# Requirement:
Without including any pictures, write out the data below exactly.

# Data extract:

┄┄┄┄┄┄

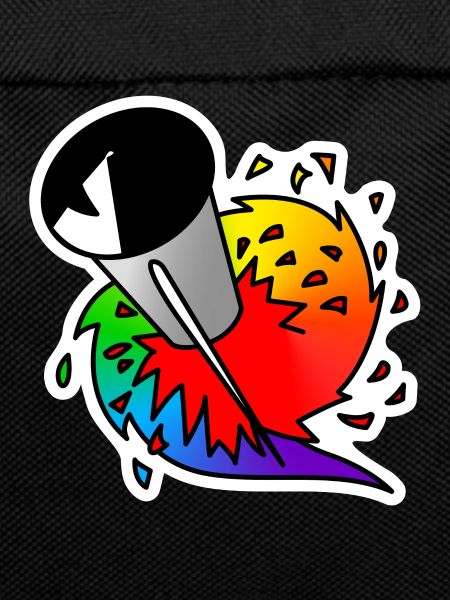 Rainbow Rocket : Sticky Queer Pride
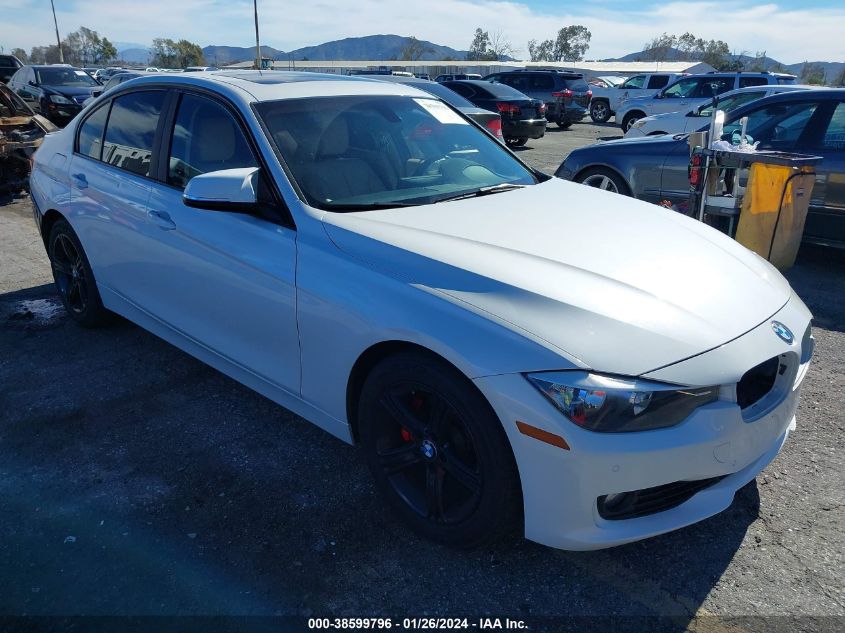 2015 BMW 328I - WBA3C1C52FP854101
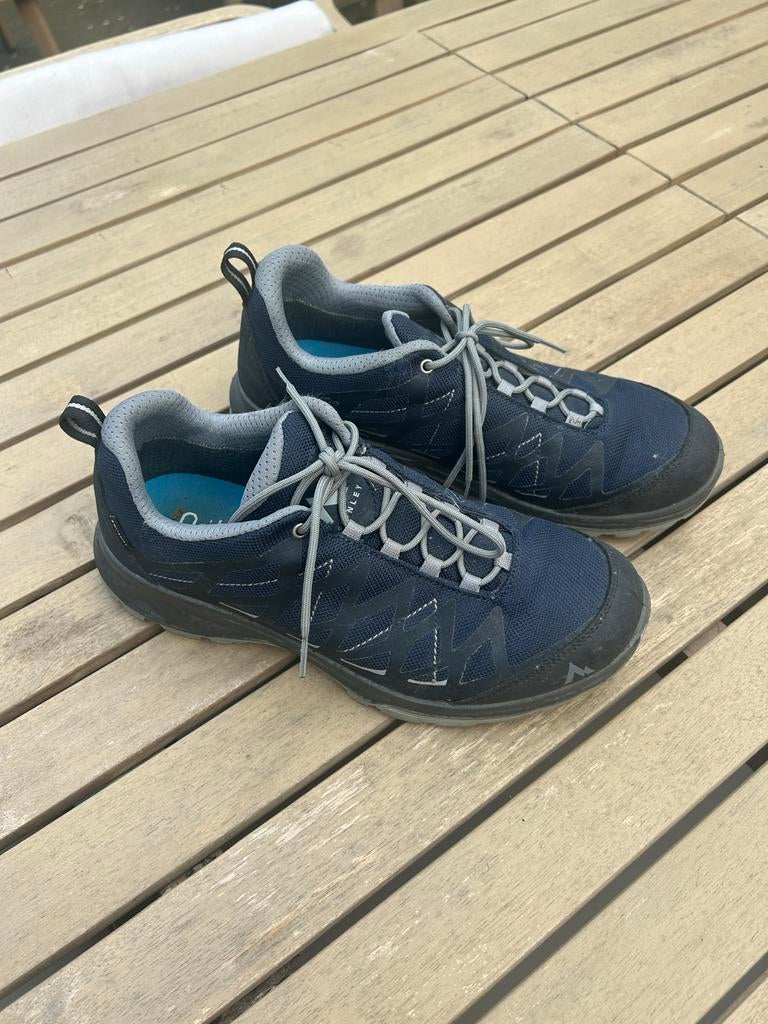 Donker blauwe McKinley dames Wandelschoenen Maat 40, Sport en Fitness, Bergsport en Wandelen, Ophalen of Verzenden, Gebruikt, Schoenen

┄┄┄┄┄┄

# Response:
 Rainbow Rocket : Sticky Queer Pride
 2015 BMW 328I - WBA3C1C52FP854101
 Donker blauwe McKinley dames Wandelschoenen Maat 40, Sport en Fitness, Bergsport en Wandelen, Ophalen of Verzenden, Gebruikt, Schoenen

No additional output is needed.